Vielleicht auch, weil er wirklich nichts zu tun hat. Denn dadurch, dass wir da sind und auch klare Prämissen geschaffen haben, wie Aufträge vergeben werden sollen, macht es ja auch die Arbeit der Beschaffungsstellen leichter. Da wird dann lieber zurückgefragt, wenn man mit einem Anbieter ein zweites Mal ins Geschäft kommen möchte, wird nachgefragt, ob das nun schon ein unlauteres Geschäft ist oder den Bedingungen genügt.
Als Mitglied des Landtags haben Sie ja nun auch Einblick in die Beschaffungspolitik des Landes. Funktioniert es dort ähnlich? Auch da geht es ja um regionale Auftragsvergabe.
Da läuft das ein bisschen anders, denn im Land gibt es die Vergabeordnung, die ist Gesetz. Wobei - das muss auch gesagt sein - in die Novellierung der sächsischen Vergabeordnung die Leipziger Erfahrungen mit eingeflossen sind. Die gelten mittlerweile als sehr vorbildlich. Was ja nicht nur mein Verdienst ist. Wir arbeiten ja im Vergabegremium parteiübergreifend zusammen, was in dieser Stadt gut funktioniert. Das ist der Unterschied zur Landesebene.
Ein zweiter Unterschied sind aber auch die Summen, die die Stadt in nächster Zeit noch auszugeben hat. Die Kasse ist leer.
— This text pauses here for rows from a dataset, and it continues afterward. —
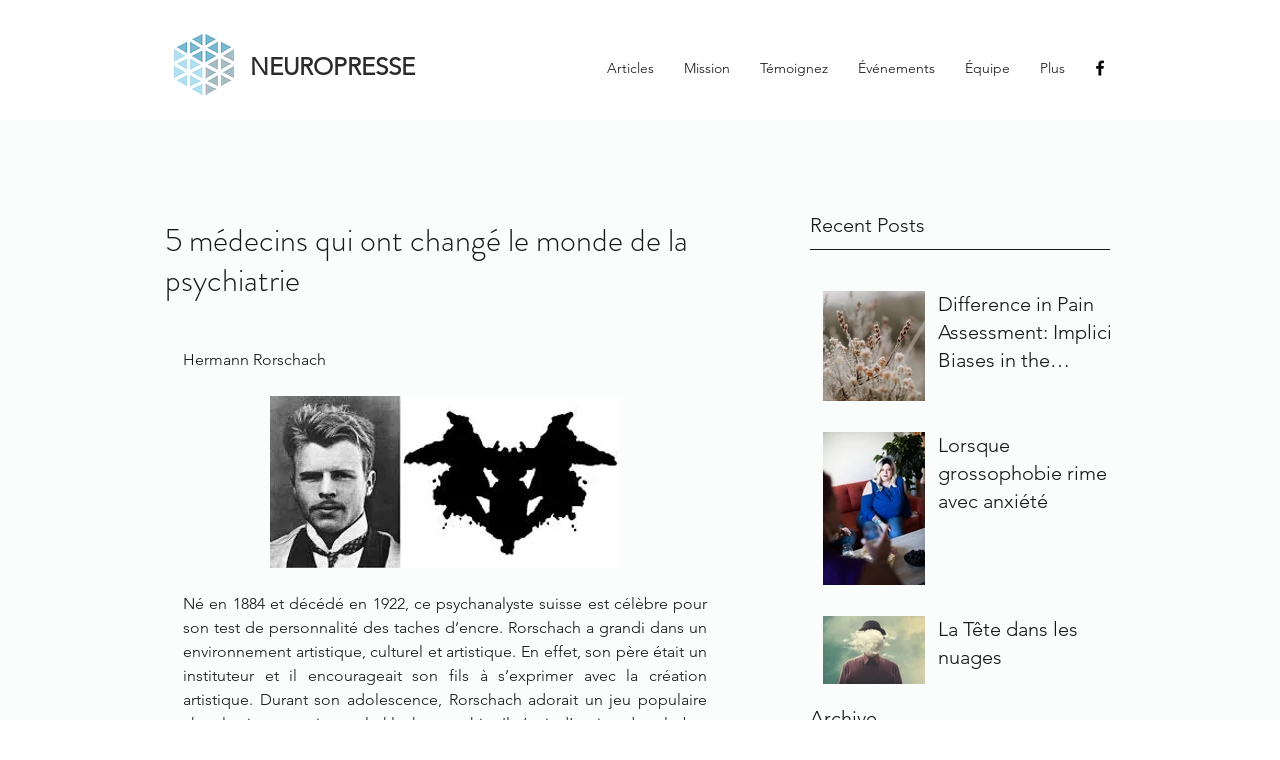

--- FILE ---
content_type: text/css; charset=utf-8
request_url: https://www.neuropresse.com/_serverless/pro-gallery-css-v4-server/layoutCss?ver=2&id=v1ff7-not-scoped&items=3535_220_326%7C3527_243_330&container=3002.71875_524_490_720&options=gallerySizeType:px%7CenableInfiniteScroll:true%7CtitlePlacement:SHOW_ON_HOVER%7CgridStyle:1%7CimageMargin:0%7CgalleryLayout:2%7CisVertical:false%7CnumberOfImagesPerRow:2%7CgallerySizePx:300%7CcubeRatio:1%7CcubeType:fit%7CgalleryThumbnailsAlignment:bottom%7CthumbnailSpacings:0
body_size: -190
content:
#pro-gallery-v1ff7-not-scoped [data-hook="item-container"][data-idx="0"].gallery-item-container{opacity: 1 !important;display: block !important;transition: opacity .2s ease !important;top: 0px !important;left: 0px !important;right: auto !important;height: 262px !important;width: 262px !important;} #pro-gallery-v1ff7-not-scoped [data-hook="item-container"][data-idx="0"] .gallery-item-common-info-outer{height: 100% !important;} #pro-gallery-v1ff7-not-scoped [data-hook="item-container"][data-idx="0"] .gallery-item-common-info{height: 100% !important;width: 100% !important;} #pro-gallery-v1ff7-not-scoped [data-hook="item-container"][data-idx="0"] .gallery-item-wrapper{width: 262px !important;height: 262px !important;margin: 0 !important;} #pro-gallery-v1ff7-not-scoped [data-hook="item-container"][data-idx="0"] .gallery-item-content{width: 177px !important;height: 262px !important;margin: 0px 43px !important;opacity: 1 !important;} #pro-gallery-v1ff7-not-scoped [data-hook="item-container"][data-idx="0"] .gallery-item-hover{width: 177px !important;height: 262px !important;opacity: 1 !important;} #pro-gallery-v1ff7-not-scoped [data-hook="item-container"][data-idx="0"] .item-hover-flex-container{width: 177px !important;height: 262px !important;margin: 0px 43px !important;opacity: 1 !important;} #pro-gallery-v1ff7-not-scoped [data-hook="item-container"][data-idx="0"] .gallery-item-wrapper img{width: 100% !important;height: 100% !important;opacity: 1 !important;} #pro-gallery-v1ff7-not-scoped [data-hook="item-container"][data-idx="1"].gallery-item-container{opacity: 1 !important;display: block !important;transition: opacity .2s ease !important;top: 0px !important;left: 262px !important;right: auto !important;height: 262px !important;width: 262px !important;} #pro-gallery-v1ff7-not-scoped [data-hook="item-container"][data-idx="1"] .gallery-item-common-info-outer{height: 100% !important;} #pro-gallery-v1ff7-not-scoped [data-hook="item-container"][data-idx="1"] .gallery-item-common-info{height: 100% !important;width: 100% !important;} #pro-gallery-v1ff7-not-scoped [data-hook="item-container"][data-idx="1"] .gallery-item-wrapper{width: 262px !important;height: 262px !important;margin: 0 !important;} #pro-gallery-v1ff7-not-scoped [data-hook="item-container"][data-idx="1"] .gallery-item-content{width: 193px !important;height: 262px !important;margin: 0px 35px !important;opacity: 1 !important;} #pro-gallery-v1ff7-not-scoped [data-hook="item-container"][data-idx="1"] .gallery-item-hover{width: 193px !important;height: 262px !important;opacity: 1 !important;} #pro-gallery-v1ff7-not-scoped [data-hook="item-container"][data-idx="1"] .item-hover-flex-container{width: 193px !important;height: 262px !important;margin: 0px 35px !important;opacity: 1 !important;} #pro-gallery-v1ff7-not-scoped [data-hook="item-container"][data-idx="1"] .gallery-item-wrapper img{width: 100% !important;height: 100% !important;opacity: 1 !important;} #pro-gallery-v1ff7-not-scoped .pro-gallery-prerender{height:262px !important;}#pro-gallery-v1ff7-not-scoped {height:262px !important; width:524px !important;}#pro-gallery-v1ff7-not-scoped .pro-gallery-margin-container {height:262px !important;}#pro-gallery-v1ff7-not-scoped .pro-gallery {height:262px !important; width:524px !important;}#pro-gallery-v1ff7-not-scoped .pro-gallery-parent-container {height:262px !important; width:524px !important;}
Die 440 Millionen Euro, über die wir seit 1993 abgestimmt haben, sind sicherlich Vergangenheit. Das ist wahr. Die Summen werden in Zukunft wesentlich geringer sein. Aber es ist ja auch nicht so, dass die Stadt in den vergangenen Jahren verschwenderisch gearbeitet hat. Da hat der Vergabeausschuss, der jetzt Vergabegremium heißt, einen nicht ganz unbedeutenden Anteil dran. Was nicht heißt, dass er jetzt überflüssig wird. Die Verwaltung ist ganz froh, dass es uns gibt.
Mitglied im Vergabegremium VOL sind neben Michael Weichert die Stadträte Heiner Harms (SPD), Horst Pawlitzky (PDS) und Thomas Zeitler (CDU). Außerdem nehmen mit Beobachterstatus Vertreter von Industrie- und Handelskammer sowie der Handwerkskammer an den nichtöffentlichen Sitzungen aller 14 Tage teil.